— Start Task inputs —

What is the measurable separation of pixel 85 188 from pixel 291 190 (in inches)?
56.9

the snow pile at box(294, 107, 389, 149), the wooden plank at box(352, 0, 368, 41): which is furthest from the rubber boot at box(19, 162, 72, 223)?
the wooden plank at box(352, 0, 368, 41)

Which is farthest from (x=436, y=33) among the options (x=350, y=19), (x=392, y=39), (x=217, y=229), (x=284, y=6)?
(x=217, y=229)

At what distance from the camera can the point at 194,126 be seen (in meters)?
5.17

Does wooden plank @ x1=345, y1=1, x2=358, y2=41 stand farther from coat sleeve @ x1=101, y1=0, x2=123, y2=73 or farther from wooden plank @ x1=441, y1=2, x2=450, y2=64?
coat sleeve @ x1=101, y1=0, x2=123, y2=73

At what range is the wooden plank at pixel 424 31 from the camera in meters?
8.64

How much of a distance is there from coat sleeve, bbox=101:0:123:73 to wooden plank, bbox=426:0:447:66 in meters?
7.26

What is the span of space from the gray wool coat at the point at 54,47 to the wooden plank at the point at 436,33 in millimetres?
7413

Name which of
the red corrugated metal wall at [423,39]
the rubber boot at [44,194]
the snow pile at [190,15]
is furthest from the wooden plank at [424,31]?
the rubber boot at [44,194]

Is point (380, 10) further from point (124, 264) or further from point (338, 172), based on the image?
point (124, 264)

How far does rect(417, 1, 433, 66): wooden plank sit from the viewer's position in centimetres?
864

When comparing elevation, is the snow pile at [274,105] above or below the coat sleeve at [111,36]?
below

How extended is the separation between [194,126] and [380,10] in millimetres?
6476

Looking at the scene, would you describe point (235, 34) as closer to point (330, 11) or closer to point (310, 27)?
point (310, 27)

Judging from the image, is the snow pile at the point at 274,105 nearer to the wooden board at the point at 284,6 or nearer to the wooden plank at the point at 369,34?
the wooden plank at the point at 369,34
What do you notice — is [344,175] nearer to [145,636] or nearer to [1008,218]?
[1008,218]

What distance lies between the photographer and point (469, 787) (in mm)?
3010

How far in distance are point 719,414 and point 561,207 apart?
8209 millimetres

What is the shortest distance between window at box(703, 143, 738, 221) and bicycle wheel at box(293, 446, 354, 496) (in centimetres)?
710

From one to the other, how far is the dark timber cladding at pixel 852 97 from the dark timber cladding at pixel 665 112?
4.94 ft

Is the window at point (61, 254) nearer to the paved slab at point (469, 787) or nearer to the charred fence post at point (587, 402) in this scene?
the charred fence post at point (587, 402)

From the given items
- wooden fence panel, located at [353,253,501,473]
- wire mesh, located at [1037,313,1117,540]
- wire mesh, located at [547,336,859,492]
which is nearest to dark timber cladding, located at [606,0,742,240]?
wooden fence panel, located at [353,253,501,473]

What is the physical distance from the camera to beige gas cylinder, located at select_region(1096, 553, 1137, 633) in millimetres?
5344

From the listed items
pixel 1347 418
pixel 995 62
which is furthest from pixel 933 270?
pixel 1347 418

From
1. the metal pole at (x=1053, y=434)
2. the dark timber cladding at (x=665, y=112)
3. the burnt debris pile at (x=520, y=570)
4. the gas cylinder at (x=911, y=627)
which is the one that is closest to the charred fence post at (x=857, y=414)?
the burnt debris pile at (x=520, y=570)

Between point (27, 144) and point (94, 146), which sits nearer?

— End Task inputs —

- Problem requirements
Please duplicate the stretch of rows from the line containing "How much of" through the line containing "8209 millimetres", both of those lines included, without changing a single character.

- Exercise answer
How much of a distance is there from coat sleeve, bbox=101:0:123:73 to wooden plank, bbox=426:0:447:66 in meters?
7.26

What is the span of space from the gray wool coat at the point at 54,47 to the wooden plank at the point at 436,33 in millimetres?
7413

Name which of
the red corrugated metal wall at [423,39]
the rubber boot at [44,194]
the snow pile at [190,15]
is furthest from the wooden plank at [424,31]?
the rubber boot at [44,194]

Is point (380, 10) further from point (124, 264) or further from point (338, 172), based on the image?
point (124, 264)

How far does rect(417, 1, 433, 66): wooden plank sit from the viewer's position in centimetres?
864

When comparing elevation, is the snow pile at [274,105] above or below the coat sleeve at [111,36]?
below

How extended is the separation between [194,126] and [380,10] in millimetres?
6476

Looking at the scene, would you describe point (235, 34) as closer to point (330, 11) or closer to point (310, 27)?
point (310, 27)

Judging from the image, is the snow pile at the point at 274,105 nearer to the wooden board at the point at 284,6 or nearer to the wooden plank at the point at 369,34?
the wooden plank at the point at 369,34
What do you notice — is [344,175] nearer to [145,636] or nearer to [1008,218]?
[1008,218]

What distance lies between the photographer and point (469, 787) (in mm)?
3010

How far in distance are point 719,414 and point 561,207 apart?
8209 millimetres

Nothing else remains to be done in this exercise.